The keg should be filled with Starsan (or water) to the brim (and then some).*
You then push that out with CO2 and never open the serving keg until the beer is all gone and you're cleaning it.

* There are a few ways to get the last few ounces of air out that hides under the dome and lid.


You can't fill a keg that's filled with air with CO2. Gasses mix freely, you'd always end up with a mixture of CO2 and air (containing Oxygen).
I put like sarsan/watr solution up to 3/4 of the keg to sanitize. From my understanding, i tought ir was moving up the keg ad Co2 going down so I would be able to purge the air out with the PRV?
So I would be better off filing 101% of that keg with liquid solution ad then force that out with co2 so no air s left inside?
 
I've found two things on my hoppy IPAs.

1. Use a LOT of hops. I read this in a brewing magazine, as a comment from a commercial brewer as advice to homebrewers. Copious amounts of hops in my recipe seems to give me hop flavor longer. This comes with headaches from cleaning and special care to not let hops clog your closed transfers. I now push 14-16 oz of hops into my 5-gallon IPA batches (~5 oz dry hops).

2. No matter what you do, the hop flavor is in a rate of decline. The better you keep oxygen out, the slower the rate of decline. But the hops will always be less 2-4 weeks after kegging compared to when you first keg. This is true for commercial breweries, so no reason it wouldn't be true for homebrew. I live in Michigan, and I love Short's Huma Lupa. They graciously put date stamps on their 6-pack boxes. Whenever I go in a grocery store or liquor store, I rotate the box around to check the date. If I can find it 2-3 weeks old, it's amazing. After that, it gets to be just OK.

So now if I'm brewing for a party, I time my hoppy beer to be exactly carbonated and no more. And sometimes, I invite people over to sample before it's fully carbonated. Because when it's perfect, it's perfect. If you love how your beer tastes fresh, maybe plan a tasting party with fresh tapped IPA. Tell your friends it is low on carbonation, and that adds to the charm/mystique. I think as long as you cold crash to get hop debris out of there (can make it to bitter), that could be pretty cool.
Thank you very much, I will do that for sure!
I was a bit scared of adding too much hops but I will try that as well
 
I use the jumper line when I push the sanitizer out of the keg. A stainless steel carb cap on the exit end QD lets the sanitizer flow thru the jumper, and works great to keep the exit end submerged in the sanitizer collection bucket. When you are done pushing out the sanitizer, let some CO2 bubble out thru the jumper into the collected sanitizer, and then remove the carb cap from the QD while the exit end is still submerged.

Brew on :mug:
Boom, another problem solved
 
I put like sarsan/watr solution up to 3/4 of the keg to sanitize. From my understanding, i tought ir was moving up the keg ad Co2 going down so I would be able to purge the air out with the PRV?
So I would be better off filing 101% of that keg with liquid solution ad then force that out with co2 so no air s left inside?
The CO2 and air will mix pretty rapidly, especially if you are blowing CO2 in through the gas post, which will create turbulence and speed the mixing. The CO2 and air will mix completely in a matter of minutes even with no air/CO2 currents.

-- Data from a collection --
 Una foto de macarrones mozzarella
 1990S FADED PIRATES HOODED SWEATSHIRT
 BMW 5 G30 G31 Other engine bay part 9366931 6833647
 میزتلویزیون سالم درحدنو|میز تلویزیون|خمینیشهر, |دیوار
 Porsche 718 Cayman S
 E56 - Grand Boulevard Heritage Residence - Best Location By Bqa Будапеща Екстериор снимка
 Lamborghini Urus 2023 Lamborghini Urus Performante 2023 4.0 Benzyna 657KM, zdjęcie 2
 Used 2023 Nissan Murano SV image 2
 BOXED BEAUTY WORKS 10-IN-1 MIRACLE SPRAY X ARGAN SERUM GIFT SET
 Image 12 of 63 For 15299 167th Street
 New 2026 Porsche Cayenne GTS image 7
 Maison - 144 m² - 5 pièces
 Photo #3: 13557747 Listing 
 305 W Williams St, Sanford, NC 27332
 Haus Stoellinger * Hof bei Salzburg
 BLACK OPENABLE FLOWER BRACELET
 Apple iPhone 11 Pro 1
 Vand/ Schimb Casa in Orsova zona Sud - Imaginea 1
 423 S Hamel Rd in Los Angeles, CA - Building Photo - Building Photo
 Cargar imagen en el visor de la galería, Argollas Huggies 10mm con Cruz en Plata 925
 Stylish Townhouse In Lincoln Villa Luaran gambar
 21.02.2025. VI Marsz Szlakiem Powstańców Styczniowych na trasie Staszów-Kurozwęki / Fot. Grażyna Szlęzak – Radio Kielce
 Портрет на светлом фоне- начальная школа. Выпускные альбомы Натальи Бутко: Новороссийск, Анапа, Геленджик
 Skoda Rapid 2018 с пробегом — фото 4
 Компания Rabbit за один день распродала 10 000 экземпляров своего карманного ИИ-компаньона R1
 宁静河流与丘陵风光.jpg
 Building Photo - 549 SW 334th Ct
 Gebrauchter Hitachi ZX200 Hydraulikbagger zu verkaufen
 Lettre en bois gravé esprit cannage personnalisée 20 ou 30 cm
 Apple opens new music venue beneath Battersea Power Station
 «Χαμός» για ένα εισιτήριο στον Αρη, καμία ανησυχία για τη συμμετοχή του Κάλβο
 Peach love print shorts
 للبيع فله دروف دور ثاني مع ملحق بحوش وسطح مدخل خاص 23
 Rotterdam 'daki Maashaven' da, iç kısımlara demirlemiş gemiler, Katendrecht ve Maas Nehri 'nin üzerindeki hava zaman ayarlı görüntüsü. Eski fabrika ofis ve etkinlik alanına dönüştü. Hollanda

-- TASK REQUIREMENTS --
[1] Answer these questions about the homebrewing discussion:
(a) How many ounces of hops does the writer now push into 5-gallon IPA batches?
(b) Which beer does the writer who lives in Michigan love?
(c) What is placed on the exit end QD of the jumper line when pushing sanitizer out of the keg?
[2] Can you rewrite the homebrewing discussion between "The keg should" and "my hoppy IPAs.", inclusive, with "Starsan" replaced by "sanitizer"?
This data has no connection to the text.

-- YOUR RESPONSES --
[1]
(a) 14-16 oz
(b) Short's Huma Lupa
(c) A stainless steel carb cap

[2]
The keg should be filled with sanitizer (or water) to the brim (and then some).*
You then push that out with CO2 and never open the serving keg until the beer is all gone and you're cleaning it.

* There are a few ways to get the last few ounces of air out that hides under the dome and lid.


You can't fill a keg that's filled with air with CO2. Gasses mix freely, you'd always end up with a mixture of CO2 and air (containing Oxygen).
I put like sarsan/watr solution up to 3/4 of the keg to sanitize. From my understanding, i tought ir was moving up the keg ad Co2 going down so I would be able to purge the air out with the PRV?
So I would be better off filing 101% of that keg with liquid solution ad then force that out with co2 so no air s left inside?
 
I've found two things on my hoppy IPAs.